Aim of the exercise> Find how many lines of the listing include the string "fraction", and report only that figure.

Input material>
-----

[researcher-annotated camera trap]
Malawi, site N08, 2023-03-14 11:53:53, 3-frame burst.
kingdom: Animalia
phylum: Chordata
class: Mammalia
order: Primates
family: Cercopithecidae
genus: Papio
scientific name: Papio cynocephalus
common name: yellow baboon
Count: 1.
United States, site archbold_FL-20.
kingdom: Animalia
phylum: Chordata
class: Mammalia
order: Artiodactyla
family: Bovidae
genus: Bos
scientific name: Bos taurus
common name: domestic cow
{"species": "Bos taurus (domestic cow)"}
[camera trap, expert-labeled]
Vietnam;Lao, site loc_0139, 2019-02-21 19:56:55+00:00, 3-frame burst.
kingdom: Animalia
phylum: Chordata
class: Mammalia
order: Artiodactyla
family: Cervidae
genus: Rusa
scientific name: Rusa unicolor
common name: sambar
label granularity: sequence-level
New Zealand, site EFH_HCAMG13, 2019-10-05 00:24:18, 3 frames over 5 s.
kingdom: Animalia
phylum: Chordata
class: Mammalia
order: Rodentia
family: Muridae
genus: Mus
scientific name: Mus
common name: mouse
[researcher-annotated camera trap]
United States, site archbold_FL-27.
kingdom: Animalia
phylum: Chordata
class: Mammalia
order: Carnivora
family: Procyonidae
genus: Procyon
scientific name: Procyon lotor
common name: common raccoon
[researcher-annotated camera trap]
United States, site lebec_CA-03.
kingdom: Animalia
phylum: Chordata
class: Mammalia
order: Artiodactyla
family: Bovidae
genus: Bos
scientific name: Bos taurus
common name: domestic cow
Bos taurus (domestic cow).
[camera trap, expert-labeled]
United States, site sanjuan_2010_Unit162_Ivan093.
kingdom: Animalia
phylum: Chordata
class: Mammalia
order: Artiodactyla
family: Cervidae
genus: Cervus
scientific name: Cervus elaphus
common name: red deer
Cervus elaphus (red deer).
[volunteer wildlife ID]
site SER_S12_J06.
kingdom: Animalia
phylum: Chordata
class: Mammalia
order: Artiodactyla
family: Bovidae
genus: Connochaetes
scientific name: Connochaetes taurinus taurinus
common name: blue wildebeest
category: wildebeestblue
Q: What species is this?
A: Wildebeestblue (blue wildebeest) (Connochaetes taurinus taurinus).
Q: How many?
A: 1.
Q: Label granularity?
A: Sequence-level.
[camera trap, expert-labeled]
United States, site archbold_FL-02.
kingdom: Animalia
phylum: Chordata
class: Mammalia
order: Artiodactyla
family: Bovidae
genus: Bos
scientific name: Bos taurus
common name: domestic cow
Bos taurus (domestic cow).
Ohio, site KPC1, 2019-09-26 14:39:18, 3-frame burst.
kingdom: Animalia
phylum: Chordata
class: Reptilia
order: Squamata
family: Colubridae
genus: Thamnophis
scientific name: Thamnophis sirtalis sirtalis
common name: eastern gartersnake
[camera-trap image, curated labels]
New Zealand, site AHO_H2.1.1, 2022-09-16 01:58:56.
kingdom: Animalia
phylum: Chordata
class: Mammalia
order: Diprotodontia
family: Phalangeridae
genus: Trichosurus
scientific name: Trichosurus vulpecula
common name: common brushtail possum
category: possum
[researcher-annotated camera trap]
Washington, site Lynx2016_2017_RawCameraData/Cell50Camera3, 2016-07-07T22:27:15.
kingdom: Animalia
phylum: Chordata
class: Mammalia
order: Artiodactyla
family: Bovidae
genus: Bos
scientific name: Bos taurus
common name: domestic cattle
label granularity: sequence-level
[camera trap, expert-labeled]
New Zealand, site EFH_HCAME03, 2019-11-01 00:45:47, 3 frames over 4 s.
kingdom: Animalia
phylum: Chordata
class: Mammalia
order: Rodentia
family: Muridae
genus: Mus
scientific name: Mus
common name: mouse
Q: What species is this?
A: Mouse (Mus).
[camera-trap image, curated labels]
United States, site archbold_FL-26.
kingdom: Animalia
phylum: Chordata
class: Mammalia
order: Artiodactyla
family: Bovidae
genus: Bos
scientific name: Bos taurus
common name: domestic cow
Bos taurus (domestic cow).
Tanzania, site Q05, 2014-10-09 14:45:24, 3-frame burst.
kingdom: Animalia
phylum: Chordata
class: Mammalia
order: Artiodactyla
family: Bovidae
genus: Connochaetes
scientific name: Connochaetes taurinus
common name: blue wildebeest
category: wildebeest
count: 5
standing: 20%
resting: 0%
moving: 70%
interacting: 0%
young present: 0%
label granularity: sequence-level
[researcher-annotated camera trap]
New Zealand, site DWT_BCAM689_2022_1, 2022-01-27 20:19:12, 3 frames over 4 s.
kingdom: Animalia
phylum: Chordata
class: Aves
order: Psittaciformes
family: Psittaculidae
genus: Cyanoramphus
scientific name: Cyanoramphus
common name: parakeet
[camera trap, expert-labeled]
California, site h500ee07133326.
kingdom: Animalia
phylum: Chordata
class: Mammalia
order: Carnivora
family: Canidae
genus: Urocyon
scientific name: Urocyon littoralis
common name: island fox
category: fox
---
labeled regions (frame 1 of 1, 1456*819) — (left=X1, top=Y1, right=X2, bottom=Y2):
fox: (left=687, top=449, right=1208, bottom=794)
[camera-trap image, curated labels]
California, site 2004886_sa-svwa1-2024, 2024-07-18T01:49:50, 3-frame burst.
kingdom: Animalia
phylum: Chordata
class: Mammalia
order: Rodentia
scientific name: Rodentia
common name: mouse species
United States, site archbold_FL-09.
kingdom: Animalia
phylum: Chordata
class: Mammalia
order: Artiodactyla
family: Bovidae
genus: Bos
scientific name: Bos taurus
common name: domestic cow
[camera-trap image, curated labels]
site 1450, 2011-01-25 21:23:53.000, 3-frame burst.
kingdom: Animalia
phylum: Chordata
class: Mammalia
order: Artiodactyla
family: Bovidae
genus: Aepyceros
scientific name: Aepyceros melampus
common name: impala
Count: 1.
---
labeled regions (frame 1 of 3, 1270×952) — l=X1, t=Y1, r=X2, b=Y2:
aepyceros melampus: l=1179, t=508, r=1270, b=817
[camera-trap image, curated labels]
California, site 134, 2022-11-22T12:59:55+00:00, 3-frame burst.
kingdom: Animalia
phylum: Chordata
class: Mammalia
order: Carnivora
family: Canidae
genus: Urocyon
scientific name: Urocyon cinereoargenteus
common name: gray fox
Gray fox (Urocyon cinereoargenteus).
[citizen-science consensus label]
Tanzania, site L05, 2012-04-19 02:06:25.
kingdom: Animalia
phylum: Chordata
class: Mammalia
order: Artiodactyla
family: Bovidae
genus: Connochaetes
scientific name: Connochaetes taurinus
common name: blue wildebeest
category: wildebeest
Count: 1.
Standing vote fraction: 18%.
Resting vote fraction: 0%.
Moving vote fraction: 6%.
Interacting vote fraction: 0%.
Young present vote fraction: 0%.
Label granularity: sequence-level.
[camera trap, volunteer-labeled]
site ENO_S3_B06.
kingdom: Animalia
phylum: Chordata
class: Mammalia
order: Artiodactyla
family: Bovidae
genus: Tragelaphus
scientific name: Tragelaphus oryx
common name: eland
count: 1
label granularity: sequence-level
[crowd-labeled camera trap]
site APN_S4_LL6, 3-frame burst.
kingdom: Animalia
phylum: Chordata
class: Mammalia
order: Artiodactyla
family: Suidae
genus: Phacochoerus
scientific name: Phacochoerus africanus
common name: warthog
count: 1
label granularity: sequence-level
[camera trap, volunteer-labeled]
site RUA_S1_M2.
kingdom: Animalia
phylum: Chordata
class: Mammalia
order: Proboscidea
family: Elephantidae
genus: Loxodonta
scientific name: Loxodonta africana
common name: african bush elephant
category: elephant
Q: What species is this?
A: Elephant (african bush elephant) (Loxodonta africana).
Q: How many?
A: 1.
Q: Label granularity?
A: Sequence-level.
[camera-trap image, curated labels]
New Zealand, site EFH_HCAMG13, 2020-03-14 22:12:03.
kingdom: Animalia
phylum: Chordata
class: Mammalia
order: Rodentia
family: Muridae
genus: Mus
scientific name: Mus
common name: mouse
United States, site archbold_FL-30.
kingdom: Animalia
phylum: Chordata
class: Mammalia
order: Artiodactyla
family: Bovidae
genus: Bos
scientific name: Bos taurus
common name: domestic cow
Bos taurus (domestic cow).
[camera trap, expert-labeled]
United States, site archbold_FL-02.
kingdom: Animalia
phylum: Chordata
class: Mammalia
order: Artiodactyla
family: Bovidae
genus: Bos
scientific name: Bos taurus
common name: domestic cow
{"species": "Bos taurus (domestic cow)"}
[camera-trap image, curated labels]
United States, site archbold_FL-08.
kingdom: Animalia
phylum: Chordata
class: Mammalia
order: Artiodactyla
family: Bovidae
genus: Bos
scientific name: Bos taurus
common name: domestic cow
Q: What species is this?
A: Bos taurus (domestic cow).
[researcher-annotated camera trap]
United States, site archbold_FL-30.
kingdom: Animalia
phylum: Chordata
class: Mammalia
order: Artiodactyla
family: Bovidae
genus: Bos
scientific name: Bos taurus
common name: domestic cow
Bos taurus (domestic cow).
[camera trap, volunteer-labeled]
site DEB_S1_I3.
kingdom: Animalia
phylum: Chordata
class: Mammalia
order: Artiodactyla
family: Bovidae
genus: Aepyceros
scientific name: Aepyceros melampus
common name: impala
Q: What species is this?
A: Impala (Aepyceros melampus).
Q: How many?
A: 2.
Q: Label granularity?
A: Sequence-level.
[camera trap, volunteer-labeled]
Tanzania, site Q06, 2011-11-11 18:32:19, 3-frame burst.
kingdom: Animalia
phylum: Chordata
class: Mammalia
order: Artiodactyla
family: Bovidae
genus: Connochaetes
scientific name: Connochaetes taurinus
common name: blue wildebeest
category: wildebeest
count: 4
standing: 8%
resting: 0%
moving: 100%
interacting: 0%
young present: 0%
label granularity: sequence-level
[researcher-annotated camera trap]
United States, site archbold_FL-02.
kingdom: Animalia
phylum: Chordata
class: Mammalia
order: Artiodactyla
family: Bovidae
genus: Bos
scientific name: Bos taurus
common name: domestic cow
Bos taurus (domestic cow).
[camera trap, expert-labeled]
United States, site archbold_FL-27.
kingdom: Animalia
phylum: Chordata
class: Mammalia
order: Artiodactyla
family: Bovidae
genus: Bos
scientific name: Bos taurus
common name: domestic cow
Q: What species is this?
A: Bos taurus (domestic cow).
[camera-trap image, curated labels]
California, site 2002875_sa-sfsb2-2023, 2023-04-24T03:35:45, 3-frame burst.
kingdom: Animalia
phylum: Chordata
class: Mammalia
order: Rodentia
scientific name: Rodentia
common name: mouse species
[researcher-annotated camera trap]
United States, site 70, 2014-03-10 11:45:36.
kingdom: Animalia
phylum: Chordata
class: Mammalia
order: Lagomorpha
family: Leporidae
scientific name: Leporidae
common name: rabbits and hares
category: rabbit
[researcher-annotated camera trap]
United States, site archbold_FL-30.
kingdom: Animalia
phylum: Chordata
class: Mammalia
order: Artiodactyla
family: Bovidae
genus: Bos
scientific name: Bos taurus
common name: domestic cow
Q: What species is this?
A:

-----

The answer> 5